Os analistas ouvidos pelas agências nas últimas horas admitem que os estímulos financeiros dos bancos centrais podem atenuar o problema mas não são uma solução duradoura, porque essa só será possível quando forem visíveis substanciais melhorias no cenário global da Covid-19 e uma luz ao fundo do túnel para o seu fim.
Satoru Yoshida, um analista ouvido pela Reuters, avança que se a Covid-19 não for controlada rapidamente, o petróleo vai estar sob forte pressão e pode resvalar para baixo dos 20 USD por barril, porque no cenário actual, as economias não estão a dar sinais de revigoramento e, logo, a procura da matéria-prima vai permanecer baixa.
O actual registo aponta para uma quebra de até 20 mbpd - 20% - no consumo de crude mundial comparado valores de 2019, o que vai exigir, se for encontrado um entendimento no seio da OPEP+, um corte muito mais severo que aquele que esteve pensado, que seria em torno dos 3 mbpd, contando já com o acrescento de 1,5 mbpd sobre os cerca de 2 mbpd que vigorava.
E, mesmo que esse entendimento ocorra, alguns analistas defendem que os estragos produzidos pela Covid-19 na economia planetária são já de tal monta que aquilo que a OPE+ pode fazer é muito pouco ou nada para amortecer a queda, que se prevê violenta, e extremamente violenta para os países mais dependentes das suas vendas de petróleo, como é o caso dos países africanos
Estes países, embora importantes numa situação normal, com a economia mundial a funcionar sem grandes sobressaltos e o barril a valer acima dos 65 USD, perante um cenário como o actual, tudo muda e deixam de ter poder de influência sobre o que se passa, mesmo dentro da OPEP, organização a que pertencem.

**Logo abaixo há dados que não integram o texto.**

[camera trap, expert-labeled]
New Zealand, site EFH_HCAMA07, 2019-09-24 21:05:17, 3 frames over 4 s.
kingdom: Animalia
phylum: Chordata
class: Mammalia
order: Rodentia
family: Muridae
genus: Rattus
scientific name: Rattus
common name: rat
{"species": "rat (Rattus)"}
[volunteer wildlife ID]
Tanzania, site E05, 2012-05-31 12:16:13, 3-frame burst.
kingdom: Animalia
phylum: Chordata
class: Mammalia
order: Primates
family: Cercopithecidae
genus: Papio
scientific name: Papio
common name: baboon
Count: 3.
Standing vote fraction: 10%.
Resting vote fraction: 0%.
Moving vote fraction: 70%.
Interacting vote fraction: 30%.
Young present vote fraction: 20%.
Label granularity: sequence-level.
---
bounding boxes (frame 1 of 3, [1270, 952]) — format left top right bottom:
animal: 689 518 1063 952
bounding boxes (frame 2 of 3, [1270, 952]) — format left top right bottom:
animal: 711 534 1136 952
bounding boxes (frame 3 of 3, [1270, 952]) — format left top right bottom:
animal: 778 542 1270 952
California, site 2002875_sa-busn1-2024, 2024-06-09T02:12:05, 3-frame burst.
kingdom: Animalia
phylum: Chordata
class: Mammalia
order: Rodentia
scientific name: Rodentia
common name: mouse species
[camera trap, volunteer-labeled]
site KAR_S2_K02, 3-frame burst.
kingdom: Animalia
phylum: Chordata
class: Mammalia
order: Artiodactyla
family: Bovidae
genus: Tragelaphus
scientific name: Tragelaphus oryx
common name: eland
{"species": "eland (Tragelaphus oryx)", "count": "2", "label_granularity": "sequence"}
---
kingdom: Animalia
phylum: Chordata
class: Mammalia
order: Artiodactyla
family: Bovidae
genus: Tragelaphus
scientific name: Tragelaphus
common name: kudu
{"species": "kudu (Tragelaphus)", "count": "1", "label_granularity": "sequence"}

Isto, porque são os sauditas que, de facto, mandam a partir da sua produção de mais de 12 mbpd e ainda por cima com condições geográficas que permitem produzir um barril a menos de metade do preço da média em países como a Nigéria ou Angola, que se situa, embora esta informação dependa das fontes, acima dos 24 USD por barril, quando os sauditas o conseguem entre 7 e 10 USD por barril.
E, como se já fosse pouco, sublinha ainda a Reuters, as multinacionais do sector estão a suspender planos de forma a cortar milhões em investimento, o que compreende uma situação que se repete sempre que este tipo de crises emerge, como foi em 2014: são os campos africanos que mais sofrem com esta redução estratégica nos custos das "majors".